Spatial question entries:

■ ■ ■ ■ ■ ■ ■

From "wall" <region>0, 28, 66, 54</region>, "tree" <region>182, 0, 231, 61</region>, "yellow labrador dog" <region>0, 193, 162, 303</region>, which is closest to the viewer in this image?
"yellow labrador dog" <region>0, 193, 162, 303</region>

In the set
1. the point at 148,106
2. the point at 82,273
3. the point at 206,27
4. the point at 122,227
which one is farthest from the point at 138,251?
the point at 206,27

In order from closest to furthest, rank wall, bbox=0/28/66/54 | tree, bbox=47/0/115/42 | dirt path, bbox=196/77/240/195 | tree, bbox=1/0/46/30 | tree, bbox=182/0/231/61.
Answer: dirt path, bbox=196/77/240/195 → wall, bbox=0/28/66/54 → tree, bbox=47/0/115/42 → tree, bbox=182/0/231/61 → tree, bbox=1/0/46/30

■ ■ ■ ■ ■ ■ ■

*What this task involves:* Retype all of the material above with every character intact.

*Expected answer:*
From "wall" <region>0, 28, 66, 54</region>, "tree" <region>182, 0, 231, 61</region>, "yellow labrador dog" <region>0, 193, 162, 303</region>, which is closest to the viewer in this image?
"yellow labrador dog" <region>0, 193, 162, 303</region>

In the set
1. the point at 148,106
2. the point at 82,273
3. the point at 206,27
4. the point at 122,227
which one is farthest from the point at 138,251?
the point at 206,27

In order from closest to furthest, rank wall, bbox=0/28/66/54 | tree, bbox=47/0/115/42 | dirt path, bbox=196/77/240/195 | tree, bbox=1/0/46/30 | tree, bbox=182/0/231/61.
Answer: dirt path, bbox=196/77/240/195 → wall, bbox=0/28/66/54 → tree, bbox=47/0/115/42 → tree, bbox=182/0/231/61 → tree, bbox=1/0/46/30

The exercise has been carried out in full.